The M-type phospholipase A2 receptor (PLA2R), a transmembrane protein expressed on glomerular podocytes, has been demonstrated to be the target antigen in most cases of idiopathic MN [11]. This creates a paradigm whereby circulating autoantibodies to PLA2R form in situ immune complexes at the level of the podocyte, leading to the development of MN. The central mechanistic role for autoantibodies in MN has provided a rationale for B cell targeted therapy. However, monotherapy treatment with rituximab, a monoclonal anti- CD20 antibody, fails to induce complete remission in the vast majority of patients [1214].

In an attempt to more effectively induce remission while allowing for a reduced exposure to high-dose glucocorticoids, the practice pattern in our group for the treatment of newly diagnosed, relapsing, and refractory idiopathic MN evolved to become a three drug regimen: rituximab dosed to maintain continuous B cell depletion, a 2-month course of oral, low-dose, bridging cyclophosphamide, and an accelerated prednisone taper (RCP).
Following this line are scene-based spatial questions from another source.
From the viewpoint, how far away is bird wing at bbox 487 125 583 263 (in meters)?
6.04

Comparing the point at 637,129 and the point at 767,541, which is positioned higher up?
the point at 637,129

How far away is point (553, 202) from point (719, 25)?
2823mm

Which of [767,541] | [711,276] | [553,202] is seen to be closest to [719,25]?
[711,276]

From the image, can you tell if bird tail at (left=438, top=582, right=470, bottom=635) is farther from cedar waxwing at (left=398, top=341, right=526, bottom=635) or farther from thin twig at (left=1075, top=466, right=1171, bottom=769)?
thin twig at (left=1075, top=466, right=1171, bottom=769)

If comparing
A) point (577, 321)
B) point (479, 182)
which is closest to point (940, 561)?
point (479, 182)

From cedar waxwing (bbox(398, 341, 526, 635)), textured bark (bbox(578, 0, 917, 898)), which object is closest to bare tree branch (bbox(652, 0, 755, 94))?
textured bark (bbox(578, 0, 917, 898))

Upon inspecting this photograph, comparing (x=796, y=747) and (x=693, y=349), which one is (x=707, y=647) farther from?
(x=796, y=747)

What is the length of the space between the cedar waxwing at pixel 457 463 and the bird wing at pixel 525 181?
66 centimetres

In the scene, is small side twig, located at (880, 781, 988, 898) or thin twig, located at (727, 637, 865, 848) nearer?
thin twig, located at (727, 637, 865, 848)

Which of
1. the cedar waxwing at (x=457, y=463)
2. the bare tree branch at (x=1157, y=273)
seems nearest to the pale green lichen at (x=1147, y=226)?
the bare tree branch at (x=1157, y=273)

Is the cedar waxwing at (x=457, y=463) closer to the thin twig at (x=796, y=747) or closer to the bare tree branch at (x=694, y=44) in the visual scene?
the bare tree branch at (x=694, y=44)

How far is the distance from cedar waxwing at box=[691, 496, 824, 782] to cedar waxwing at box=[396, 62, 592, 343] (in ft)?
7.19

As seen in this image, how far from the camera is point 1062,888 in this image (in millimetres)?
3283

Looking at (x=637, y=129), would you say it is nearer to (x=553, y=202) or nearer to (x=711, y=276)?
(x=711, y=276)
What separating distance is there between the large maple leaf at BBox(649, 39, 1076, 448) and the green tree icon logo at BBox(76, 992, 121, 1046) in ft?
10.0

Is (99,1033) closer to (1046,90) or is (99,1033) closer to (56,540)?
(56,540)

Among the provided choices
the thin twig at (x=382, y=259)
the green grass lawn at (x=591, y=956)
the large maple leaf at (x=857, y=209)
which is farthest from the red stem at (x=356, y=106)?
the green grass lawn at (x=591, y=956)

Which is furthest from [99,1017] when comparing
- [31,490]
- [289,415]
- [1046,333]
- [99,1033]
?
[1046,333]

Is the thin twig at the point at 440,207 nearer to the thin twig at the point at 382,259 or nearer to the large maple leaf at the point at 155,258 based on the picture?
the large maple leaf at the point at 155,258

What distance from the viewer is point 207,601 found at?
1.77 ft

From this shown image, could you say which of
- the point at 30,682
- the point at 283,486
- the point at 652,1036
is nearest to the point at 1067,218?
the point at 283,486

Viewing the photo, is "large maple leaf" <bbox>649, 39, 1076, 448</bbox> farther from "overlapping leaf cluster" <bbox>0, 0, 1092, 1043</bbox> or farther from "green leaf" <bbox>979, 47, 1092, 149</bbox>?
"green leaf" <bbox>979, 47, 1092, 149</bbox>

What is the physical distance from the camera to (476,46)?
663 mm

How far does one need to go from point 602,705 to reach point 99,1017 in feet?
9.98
Given that MN is an antibody mediated disease, the premise of this regimen is to target plasma cells with cyclophosphamide and glucocorticoids while concurrently depleting plasma cell precursors with rituximab. We present a retrospective analysis of the outcomes of 15 consecutive patients treated with this regimen.

Methods

Patient selection

Starting in July of 2009, combination therapy with rituximab, glucocorticoids, and cyclophosphamide became the preferred immunosuppressive regimen for patients presenting to the Massachusetts General Hospital Vasculitis and Glomerulonephritis Center with idiopathic MN. We performed a retrospective analysis of patients treated with this regimen who had biopsy-proven MN and met at least one of the following criteria: 1) persistent urinary protein to creatinine ratio (UPCR) > 4 g/g for > 6 months despite treatment with an ACE-I or ARB; 2) declining renal function, defined as a 30% rise in serum creatinine from baseline attributed to MN; 3) debilitating or life threatening symptoms due to the nephrotic syndrome; 4) recurrence of a UPCR > 4 g/g following remission after a prior immunosuppressive treatment; or 5) refractory disease, defined as failure of an alternative immunosuppressive regimen to induce a partial remission after at least 6 months of therapy. Patients were considered to have the nephrotic syndrome if they had a UPCR > 3.5 g/g, a serum albumin < 3 g/dL, and peripheral edema.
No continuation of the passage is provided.